Ao todo, 36% da riqueza dos bilionários é herdada, de acordo com a Oxfam, e os valores herdados alcançam cada vez mais níveis recordes. A organização aponta que essa transmissão intergeracional de riqueza extrema está criando uma "nova aristocracia", que sustenta e perpetua o atual sistema global extremamente injusto.
O ano de 2023 foi o primeiro em que bilionários enriqueceram mais por herança do que por empreendedorismo. Todos os bilionários com menos de 30 anos, sem exceção, herdaram suas riquezas. A Oxfam alerta que grande parte dessa transferência de renda não será tributada, uma vez que dois terços dos países não tributam a herança para descendentes diretos, e metade dos bilionários do mundo vive em países que não tributam a herança do dinheiro que darão a seus filhos quando morrerem. A América Latina, por exemplo, é a região com o o maior volume de riqueza herdada, mas apenas nove países da região tributam heranças, doações e patrimônios.

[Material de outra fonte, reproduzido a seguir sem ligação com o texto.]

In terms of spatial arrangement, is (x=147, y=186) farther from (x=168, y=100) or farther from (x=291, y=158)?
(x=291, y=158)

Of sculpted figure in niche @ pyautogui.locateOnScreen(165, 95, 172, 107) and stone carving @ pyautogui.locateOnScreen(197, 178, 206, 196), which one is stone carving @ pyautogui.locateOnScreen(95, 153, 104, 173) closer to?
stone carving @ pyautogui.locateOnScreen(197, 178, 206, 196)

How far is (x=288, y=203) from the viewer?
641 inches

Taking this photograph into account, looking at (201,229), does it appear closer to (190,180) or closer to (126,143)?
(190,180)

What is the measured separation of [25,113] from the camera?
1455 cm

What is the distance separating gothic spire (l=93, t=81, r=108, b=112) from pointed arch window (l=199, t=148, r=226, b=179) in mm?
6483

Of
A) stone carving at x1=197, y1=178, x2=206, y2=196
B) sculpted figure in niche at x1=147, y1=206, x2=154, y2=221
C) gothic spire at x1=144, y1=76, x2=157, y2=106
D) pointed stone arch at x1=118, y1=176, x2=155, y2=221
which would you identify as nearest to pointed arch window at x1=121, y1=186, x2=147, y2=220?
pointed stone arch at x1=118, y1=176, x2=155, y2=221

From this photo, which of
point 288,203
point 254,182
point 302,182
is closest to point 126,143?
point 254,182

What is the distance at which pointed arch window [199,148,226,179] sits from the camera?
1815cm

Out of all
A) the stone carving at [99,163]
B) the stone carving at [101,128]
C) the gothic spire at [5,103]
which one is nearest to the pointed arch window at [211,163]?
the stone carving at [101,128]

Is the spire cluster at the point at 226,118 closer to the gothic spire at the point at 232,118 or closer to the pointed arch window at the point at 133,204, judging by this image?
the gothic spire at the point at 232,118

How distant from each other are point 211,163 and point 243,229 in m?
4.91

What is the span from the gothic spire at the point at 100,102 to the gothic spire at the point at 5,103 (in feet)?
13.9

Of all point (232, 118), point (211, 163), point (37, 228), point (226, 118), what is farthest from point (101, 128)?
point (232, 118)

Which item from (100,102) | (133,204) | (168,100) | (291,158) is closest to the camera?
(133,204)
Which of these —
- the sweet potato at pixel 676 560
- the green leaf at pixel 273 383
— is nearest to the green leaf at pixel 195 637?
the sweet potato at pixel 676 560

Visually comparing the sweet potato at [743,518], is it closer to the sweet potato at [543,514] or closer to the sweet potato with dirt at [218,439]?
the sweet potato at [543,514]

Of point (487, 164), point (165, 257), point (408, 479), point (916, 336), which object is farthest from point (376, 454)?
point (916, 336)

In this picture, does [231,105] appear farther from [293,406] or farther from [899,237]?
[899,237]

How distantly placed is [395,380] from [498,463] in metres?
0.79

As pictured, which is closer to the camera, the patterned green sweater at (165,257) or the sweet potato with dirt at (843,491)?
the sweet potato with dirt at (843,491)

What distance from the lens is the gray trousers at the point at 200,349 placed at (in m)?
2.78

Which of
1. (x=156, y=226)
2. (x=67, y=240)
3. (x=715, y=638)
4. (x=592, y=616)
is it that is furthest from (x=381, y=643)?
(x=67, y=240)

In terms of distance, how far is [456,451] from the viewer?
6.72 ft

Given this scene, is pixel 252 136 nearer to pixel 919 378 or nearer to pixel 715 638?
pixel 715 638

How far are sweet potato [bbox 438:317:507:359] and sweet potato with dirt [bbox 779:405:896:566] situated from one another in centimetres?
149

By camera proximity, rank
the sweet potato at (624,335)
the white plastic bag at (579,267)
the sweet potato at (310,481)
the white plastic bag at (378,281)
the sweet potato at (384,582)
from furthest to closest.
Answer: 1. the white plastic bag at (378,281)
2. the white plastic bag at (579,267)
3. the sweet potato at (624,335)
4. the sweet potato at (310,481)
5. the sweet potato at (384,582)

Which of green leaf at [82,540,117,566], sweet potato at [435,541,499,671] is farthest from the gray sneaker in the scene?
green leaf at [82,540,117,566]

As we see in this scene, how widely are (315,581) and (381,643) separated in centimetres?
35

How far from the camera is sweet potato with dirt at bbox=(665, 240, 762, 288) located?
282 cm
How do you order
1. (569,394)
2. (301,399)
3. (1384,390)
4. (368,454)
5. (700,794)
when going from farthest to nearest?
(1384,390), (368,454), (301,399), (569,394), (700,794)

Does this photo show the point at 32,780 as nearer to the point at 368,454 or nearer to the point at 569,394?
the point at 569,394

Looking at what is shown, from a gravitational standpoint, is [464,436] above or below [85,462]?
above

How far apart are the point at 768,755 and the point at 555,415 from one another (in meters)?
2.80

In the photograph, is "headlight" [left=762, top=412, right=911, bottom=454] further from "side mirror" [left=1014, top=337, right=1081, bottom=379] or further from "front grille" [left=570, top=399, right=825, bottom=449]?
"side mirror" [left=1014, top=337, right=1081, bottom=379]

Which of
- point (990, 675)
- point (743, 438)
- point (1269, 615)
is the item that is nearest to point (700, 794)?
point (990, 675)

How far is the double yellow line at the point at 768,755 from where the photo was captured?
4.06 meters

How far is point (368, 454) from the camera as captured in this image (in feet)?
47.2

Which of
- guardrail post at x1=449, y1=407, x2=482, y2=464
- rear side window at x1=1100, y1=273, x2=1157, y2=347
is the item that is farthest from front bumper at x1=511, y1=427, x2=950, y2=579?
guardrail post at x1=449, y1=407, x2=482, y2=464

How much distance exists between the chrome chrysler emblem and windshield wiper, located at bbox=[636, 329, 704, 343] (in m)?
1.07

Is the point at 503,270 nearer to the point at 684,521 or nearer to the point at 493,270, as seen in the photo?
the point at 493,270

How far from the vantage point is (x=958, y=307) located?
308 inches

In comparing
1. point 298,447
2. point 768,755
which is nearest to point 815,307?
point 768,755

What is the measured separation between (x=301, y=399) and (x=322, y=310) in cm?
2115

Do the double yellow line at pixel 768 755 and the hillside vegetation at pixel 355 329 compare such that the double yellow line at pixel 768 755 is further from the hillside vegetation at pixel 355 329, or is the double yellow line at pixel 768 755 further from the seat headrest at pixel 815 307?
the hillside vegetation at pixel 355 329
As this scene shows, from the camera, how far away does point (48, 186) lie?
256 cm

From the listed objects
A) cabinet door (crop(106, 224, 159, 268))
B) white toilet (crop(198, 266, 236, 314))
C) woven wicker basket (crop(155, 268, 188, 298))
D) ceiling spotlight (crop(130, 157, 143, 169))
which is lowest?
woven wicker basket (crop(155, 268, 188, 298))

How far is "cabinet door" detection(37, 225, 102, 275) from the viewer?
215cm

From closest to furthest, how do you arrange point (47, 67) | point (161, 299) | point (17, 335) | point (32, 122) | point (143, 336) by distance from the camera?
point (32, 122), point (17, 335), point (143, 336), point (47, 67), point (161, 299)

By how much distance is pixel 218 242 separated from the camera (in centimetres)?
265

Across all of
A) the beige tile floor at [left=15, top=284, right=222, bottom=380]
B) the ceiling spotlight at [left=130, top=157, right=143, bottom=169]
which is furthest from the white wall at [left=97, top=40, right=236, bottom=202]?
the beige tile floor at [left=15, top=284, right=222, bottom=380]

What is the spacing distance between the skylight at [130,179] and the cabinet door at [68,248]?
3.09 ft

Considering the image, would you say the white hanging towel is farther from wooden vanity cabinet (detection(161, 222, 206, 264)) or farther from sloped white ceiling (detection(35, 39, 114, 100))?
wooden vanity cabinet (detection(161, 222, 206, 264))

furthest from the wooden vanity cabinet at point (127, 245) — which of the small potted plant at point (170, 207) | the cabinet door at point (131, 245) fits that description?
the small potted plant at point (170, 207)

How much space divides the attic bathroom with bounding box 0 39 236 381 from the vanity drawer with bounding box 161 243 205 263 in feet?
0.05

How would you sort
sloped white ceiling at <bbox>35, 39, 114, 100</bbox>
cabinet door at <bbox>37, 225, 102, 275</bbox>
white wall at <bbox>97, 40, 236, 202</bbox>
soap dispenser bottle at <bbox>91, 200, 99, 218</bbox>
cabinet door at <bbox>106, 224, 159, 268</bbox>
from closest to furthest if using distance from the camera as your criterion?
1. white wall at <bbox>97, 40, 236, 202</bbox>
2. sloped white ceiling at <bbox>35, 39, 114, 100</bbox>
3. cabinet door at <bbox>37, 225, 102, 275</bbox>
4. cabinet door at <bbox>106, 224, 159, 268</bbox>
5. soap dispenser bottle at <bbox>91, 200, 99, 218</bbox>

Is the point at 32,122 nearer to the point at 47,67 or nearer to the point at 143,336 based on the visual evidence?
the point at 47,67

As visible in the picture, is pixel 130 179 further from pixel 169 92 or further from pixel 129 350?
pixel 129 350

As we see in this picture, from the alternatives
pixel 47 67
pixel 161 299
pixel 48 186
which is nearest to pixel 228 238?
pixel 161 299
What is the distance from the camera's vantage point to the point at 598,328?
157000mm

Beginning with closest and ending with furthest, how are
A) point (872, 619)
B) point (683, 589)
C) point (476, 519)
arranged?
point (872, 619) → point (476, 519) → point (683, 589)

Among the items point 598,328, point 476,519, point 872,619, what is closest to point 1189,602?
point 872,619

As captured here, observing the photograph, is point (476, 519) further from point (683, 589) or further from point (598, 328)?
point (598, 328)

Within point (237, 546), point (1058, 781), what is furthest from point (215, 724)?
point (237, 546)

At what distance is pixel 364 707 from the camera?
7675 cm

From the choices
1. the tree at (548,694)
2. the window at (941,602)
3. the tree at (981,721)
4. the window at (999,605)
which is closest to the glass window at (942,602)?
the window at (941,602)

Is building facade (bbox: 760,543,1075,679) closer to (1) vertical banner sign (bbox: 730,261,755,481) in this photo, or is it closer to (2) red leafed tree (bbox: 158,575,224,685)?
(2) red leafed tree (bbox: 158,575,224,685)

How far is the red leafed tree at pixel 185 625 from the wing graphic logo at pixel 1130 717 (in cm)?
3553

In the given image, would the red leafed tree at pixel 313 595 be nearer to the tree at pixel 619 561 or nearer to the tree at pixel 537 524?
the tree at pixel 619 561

"Muitos bilionários são ricos por causa do favoritismo e do uso do poder do Estado para proteger e expandir sua riqueza", afirma um trecho do relatório. Em alguns casos, o favoritismo constitui corrupção. No entanto, muitos países possuem leis criadas para permitir essas relações, que existem quando elites ricas usam sua influência pessoal para utilizar o poder do Estado para seu próprio ganho privado, ou quando funcionários do governo e empresários conspiram para manipular regras e se beneficiarem às custas dos consumidores, contribuintes e outras empresas.
"Grande parte da riqueza dos ultra-ricos não tem a ver com o que você sabe, mas com quem você conhece: quem você pressiona, quem você entretém, cuja campanha você financia ou que pessoa você suborna. De forma geral, grande parte da riqueza extrema é o produto de conexões de favoritismo entre os mais ricos e os governos", afirmam os pesquisadores em outro trecho do relatório.
Outra forma de obtenção de riqueza pelos bilionários são os monopólios, responsáveis por intensificar a extrema pobreza em todo o mundo. Como aponta a Oxfam, as corporações monopolistas podem controlar os mercados, definir as regras e os termos de troca com outras empresas e trabalhadores e estabelecer preços mais altos sem perder negócios. Alguns dos homens mais ricos do planeta aumentam seus lucros através dessas estratégias, como:
- Jeff Bezos (patrimônio líquido: US$ 219,4 bilhões) construiu o “império” da Amazon. A Amazon é responsável por 70% ou mais das compras on-line na Alemanha, França, Reino Unido e Espanha.41 •
- Aliko Dangote (patrimônio líquido: US$ 11 bilhões) é a pessoa mais rica da África e detém um “quase monopólio” do cimento na Nigéria e poder de mercado em todo o continente africano.43 Calculamos que 18% da riqueza dos bilionários do mundo provém do poder de monopólio.
O relatório da Oxfam foi lançado em meio à reunião do Fórum Econômico de Davos 2025, que este ano tem o tema "Colaboração para a Era Inteligente". O evento conta com cerca de 3.000 líderes de mais de 130 países para discutir problemas sociais, econômicos e ambientais.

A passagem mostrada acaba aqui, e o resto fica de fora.